--- Article ---

Be A Prepared Host And Ensure Everyone's Comfortable.
An empty pantry is fine, if that's what your family is used to, but don't let your visitors go hungry. Make a point to offer them snacks and drinks often, or encourage them to help themselves.
First be sure to inquire about any food allergies or restricted diets, there is nothing worse for the host or the guest than serving up, or being served food you dislike or are allergic to!
If the party revolves around the consumption of a 27 day-aged premium cut of beef, maybe its best that you decline the invitation rather than making everybody feel guilty that you are now temporarily on a vegan diet. If you insist on being with your friends, bring your own food so that you don’t impose on your host, or attend for after dinner drinks only.
Fill The Void.
Awkward silence is the worst, so fill those pauses with your favourite moderate energy music, Jazz vibes is a great choice, but whatever your favourite should work, unless it’s heavy metal, then maybe not!

--- Records for this exercise ---

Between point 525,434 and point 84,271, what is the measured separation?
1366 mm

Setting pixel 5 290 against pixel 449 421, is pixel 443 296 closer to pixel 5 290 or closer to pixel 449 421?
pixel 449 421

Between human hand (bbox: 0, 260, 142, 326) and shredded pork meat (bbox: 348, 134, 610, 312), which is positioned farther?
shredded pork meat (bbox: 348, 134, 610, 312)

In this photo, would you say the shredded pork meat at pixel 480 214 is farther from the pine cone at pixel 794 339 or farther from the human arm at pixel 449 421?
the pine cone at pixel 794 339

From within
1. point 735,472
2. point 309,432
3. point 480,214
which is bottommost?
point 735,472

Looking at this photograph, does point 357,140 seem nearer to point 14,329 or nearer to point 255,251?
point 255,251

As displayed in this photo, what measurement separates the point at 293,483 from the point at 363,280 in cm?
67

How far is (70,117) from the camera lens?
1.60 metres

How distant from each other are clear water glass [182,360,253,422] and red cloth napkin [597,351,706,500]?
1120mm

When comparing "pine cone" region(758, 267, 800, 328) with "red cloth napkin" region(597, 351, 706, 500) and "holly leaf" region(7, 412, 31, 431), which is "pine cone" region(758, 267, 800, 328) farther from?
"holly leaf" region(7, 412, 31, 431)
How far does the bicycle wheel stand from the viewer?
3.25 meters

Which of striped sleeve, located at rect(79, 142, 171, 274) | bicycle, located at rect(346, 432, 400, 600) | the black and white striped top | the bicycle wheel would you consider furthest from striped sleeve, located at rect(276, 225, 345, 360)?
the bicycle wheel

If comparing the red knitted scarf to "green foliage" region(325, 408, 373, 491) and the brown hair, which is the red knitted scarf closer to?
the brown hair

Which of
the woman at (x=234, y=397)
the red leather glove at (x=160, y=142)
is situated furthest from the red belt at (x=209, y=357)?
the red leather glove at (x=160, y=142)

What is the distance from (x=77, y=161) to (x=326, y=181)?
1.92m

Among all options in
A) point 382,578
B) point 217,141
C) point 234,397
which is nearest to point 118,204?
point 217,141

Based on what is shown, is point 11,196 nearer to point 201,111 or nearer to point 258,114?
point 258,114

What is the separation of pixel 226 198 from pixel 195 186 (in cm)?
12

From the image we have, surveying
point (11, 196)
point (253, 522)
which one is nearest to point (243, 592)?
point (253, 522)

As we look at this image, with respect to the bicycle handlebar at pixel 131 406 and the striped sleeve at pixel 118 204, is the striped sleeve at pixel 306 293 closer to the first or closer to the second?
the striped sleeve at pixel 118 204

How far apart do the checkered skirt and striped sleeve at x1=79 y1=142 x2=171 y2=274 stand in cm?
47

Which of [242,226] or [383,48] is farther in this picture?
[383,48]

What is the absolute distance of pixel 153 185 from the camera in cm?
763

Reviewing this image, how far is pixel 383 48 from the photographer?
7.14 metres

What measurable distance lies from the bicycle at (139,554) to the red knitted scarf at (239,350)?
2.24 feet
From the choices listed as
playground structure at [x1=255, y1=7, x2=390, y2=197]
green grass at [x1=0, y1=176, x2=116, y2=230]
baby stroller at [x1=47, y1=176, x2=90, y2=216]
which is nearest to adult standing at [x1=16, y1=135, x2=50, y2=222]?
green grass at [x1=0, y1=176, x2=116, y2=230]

---
--- Records for this exercise ---

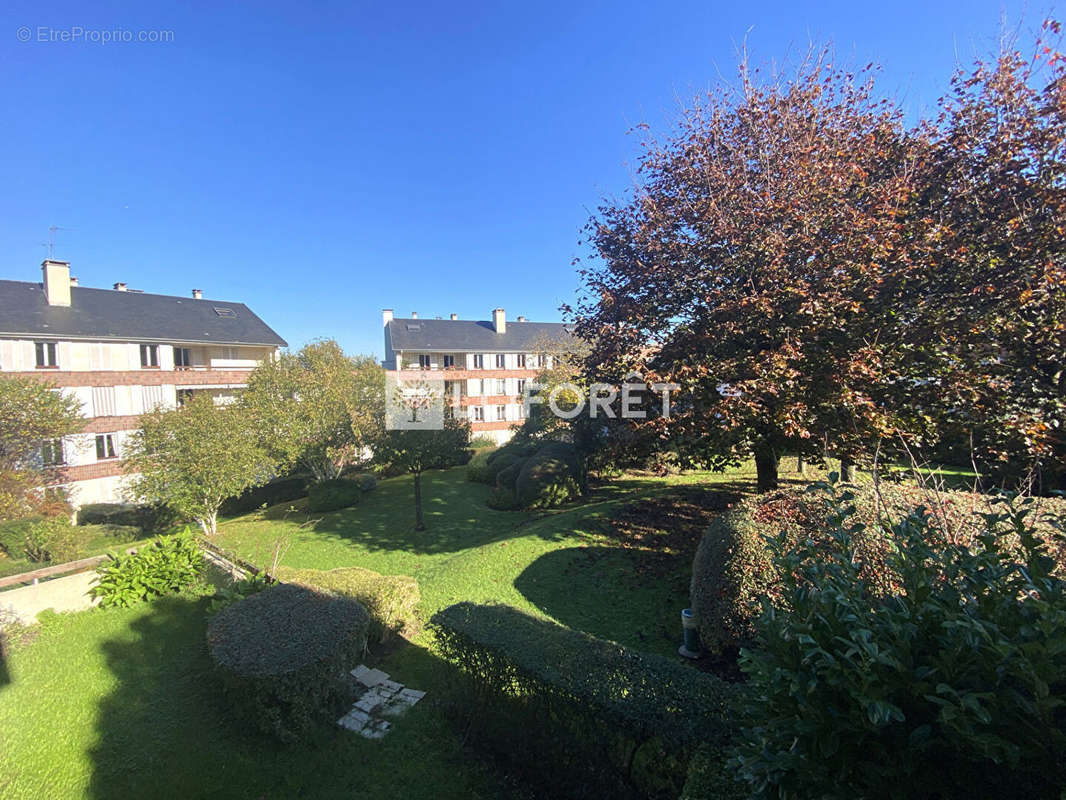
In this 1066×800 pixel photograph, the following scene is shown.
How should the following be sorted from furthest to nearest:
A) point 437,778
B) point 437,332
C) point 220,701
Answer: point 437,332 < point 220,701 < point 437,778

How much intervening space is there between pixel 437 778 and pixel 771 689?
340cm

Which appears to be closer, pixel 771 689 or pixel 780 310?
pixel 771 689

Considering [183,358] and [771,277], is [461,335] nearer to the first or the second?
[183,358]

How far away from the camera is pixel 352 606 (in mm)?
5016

---

__Tasks to carry out__
1. What options does the hosting article give a guest on a vegan diet who is invited to a party centered on a premium cut of beef? List them all.
2. Which lines of the rows contain the word "scarf"? Select each one and copy it out.

__Complete answers__
1.
- Decline the invitation.
- Bring your own food.
- Attend for after-dinner drinks only.

2.
If comparing the red knitted scarf to "green foliage" region(325, 408, 373, 491) and the brown hair, which is the red knitted scarf closer to?
What measurable distance lies from the bicycle at (139,554) to the red knitted scarf at (239,350)?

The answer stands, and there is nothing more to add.